◆ WORK TASK ◆
Repeat the following data exactly, omitting pictures.

Dataset excerpts
__________________________________________________

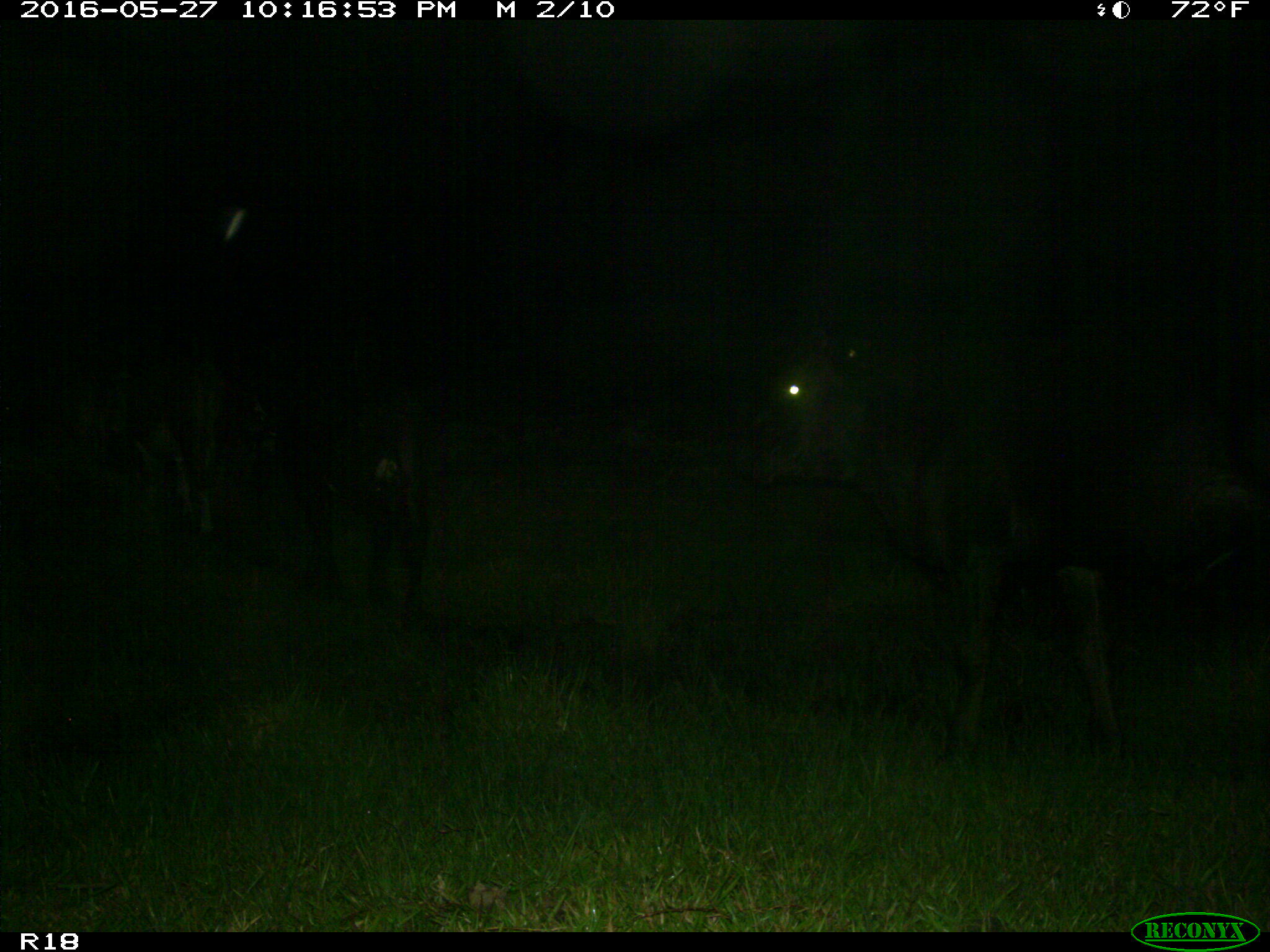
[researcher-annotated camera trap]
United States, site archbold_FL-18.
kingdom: Animalia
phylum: Chordata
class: Mammalia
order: Artiodactyla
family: Bovidae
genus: Bos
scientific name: Bos taurus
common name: domestic cow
Bos taurus (domestic cow).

__________________________________________________

◆ TASK RESULT ◆
[researcher-annotated camera trap]
United States, site archbold_FL-18.
kingdom: Animalia
phylum: Chordata
class: Mammalia
order: Artiodactyla
family: Bovidae
genus: Bos
scientific name: Bos taurus
common name: domestic cow
Bos taurus (domestic cow).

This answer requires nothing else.